To Nicole Richert, her big, dry Houston house in the midst of Hurricane Harvey meant one thing: opening her door to stranded strangers at a local Shell gas station.
On Monday, the 41-year-old children’s pastor at Fairfield Baptist Church ferried 11 people, 6 dogs and a cat to her spacious five-bedroom home (with four bathrooms).
“We were willing to put people wherever,” says Richert, a married mom of three sons (including one, Riley, just drafted as a pitcher by the Los Angeles Dodgers).
“I wasn’t even a little bit nervous about having strangers come and stay,” she says. “It was ‘see a need, meet a need.’ We didn’t even hesitate.”
That cold and rainy day, Richert was pulling into the Shell station when her aunt called and said a friend of a friend of a friend was stuck at a gas station.
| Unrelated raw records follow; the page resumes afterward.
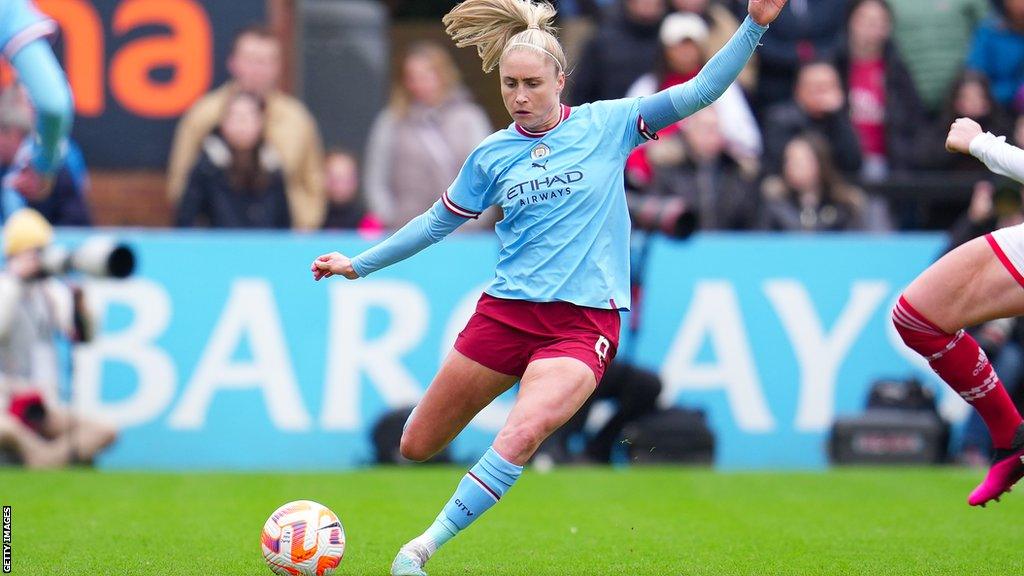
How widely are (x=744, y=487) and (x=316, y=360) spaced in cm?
363

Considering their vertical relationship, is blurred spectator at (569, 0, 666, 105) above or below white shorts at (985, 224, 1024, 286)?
below

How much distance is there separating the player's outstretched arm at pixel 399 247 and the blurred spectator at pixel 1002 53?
8.76m

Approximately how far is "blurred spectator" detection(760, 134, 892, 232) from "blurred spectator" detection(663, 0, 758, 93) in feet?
2.91

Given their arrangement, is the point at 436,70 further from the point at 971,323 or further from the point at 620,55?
the point at 971,323

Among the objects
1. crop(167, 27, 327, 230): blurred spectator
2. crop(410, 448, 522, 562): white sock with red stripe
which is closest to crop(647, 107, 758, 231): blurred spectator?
crop(167, 27, 327, 230): blurred spectator

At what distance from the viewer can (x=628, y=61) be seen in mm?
13625

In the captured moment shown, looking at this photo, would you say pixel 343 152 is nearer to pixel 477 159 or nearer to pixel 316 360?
pixel 316 360

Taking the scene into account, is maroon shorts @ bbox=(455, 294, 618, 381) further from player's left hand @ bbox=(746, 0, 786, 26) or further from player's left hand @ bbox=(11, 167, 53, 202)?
player's left hand @ bbox=(11, 167, 53, 202)

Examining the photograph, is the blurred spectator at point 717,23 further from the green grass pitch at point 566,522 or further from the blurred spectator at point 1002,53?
the green grass pitch at point 566,522

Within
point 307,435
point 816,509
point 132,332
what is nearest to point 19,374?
point 132,332

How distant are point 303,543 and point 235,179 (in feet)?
23.5

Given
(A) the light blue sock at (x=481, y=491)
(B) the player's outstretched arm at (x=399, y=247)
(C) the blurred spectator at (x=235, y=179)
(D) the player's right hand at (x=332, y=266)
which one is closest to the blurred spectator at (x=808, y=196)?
(C) the blurred spectator at (x=235, y=179)

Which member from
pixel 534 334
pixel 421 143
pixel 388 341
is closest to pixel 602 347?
pixel 534 334

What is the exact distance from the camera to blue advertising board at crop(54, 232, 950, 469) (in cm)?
1246
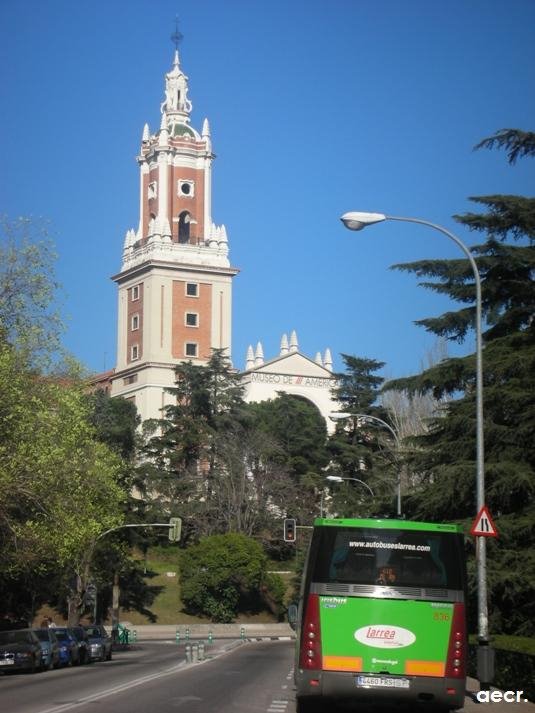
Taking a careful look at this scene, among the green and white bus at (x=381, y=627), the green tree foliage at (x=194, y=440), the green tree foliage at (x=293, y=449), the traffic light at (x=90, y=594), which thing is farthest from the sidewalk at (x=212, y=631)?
the green and white bus at (x=381, y=627)

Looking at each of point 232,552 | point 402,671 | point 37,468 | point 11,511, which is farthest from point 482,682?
point 232,552

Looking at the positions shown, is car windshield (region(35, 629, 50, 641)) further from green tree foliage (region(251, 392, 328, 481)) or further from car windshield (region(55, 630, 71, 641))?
green tree foliage (region(251, 392, 328, 481))

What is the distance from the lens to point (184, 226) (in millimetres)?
112688

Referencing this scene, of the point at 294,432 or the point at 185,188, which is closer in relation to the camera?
the point at 294,432

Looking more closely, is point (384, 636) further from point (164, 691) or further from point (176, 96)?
point (176, 96)

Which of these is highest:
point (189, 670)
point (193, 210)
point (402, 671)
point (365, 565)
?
point (193, 210)

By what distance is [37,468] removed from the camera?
1344 inches

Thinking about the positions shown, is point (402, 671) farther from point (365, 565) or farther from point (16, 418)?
point (16, 418)

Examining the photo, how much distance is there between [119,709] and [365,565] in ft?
15.1

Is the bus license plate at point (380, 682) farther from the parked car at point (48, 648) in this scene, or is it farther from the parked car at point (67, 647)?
the parked car at point (67, 647)

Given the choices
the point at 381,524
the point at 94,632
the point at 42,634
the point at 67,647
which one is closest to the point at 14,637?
the point at 42,634

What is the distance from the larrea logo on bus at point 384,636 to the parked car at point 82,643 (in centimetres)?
2544

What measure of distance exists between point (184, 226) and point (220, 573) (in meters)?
45.4

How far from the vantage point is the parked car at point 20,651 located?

It was the one Richert had pulled into.
“All she knew was that her name was Judy and she was with her husband and a neighbor,” says Richert. “So I walked around the gas station saying, ‘Does anyone know a Judy?’ “
Richert found Judy, her husband and their neighbor, Patsy Rae Creighton, a 64-year-old grandmother, and took them to her home.
Richert and her family would come back again and again until every one of the dozen or so people displaced by the storm were either in her home or found a place to go.
This includes Cynthia Avalos, 39, her husband and their 15-year-old son, Justin. They arrived with their six dogs (including three dachshund puppies) via a tractor that took them from waist-high flood waters gushing through their home.
As the family stood at the Shell station, “I wondered where are we going to end up? What will happen to us?” Avalos recalls.
“And someone comes up to us and says, ‘Do you want to come with us?’ I was like ‘Really? You only see three dogs and I have three more,’ and they said, ‘We don’t care. We have plenty of space.’ “
At the Richerts’ house that night, Nicole served up a dinner of cornbread and chili.
In the days that followed, the group has shared many more meals and prayers, long talks and news-watching sessions.
“It’s unexplainable,” says Creighton, “we are all kindred, like a little blended family.”
Creighton, who retired from the Army after an almost 33-year career, recently moved to Houston to be close to her son and grandchildren.
She fled her flooded home on Sunday to her neighbors’ house and doesn’t yet know the extent of its damage.
Richert has told Creighton he can stay as long as likes.
“Nicole is amazing,” says Creighton, crying. “You don’t see people like that, I don’t think I’ve ever met anyone like her.
“Her spirit is so genuine; if this is how angels are, she must be one. She is a godsend.”
Adds Avalos: “She makes everything seem easier. Who opens their house to total strangers with six dogs? I have no words for it.”
Richert, meanwhile, doesn’t think what she and her family are doing is such a big deal.
“I don’t feel I am giving anything,” she says. “It makes my life a bit more rich.”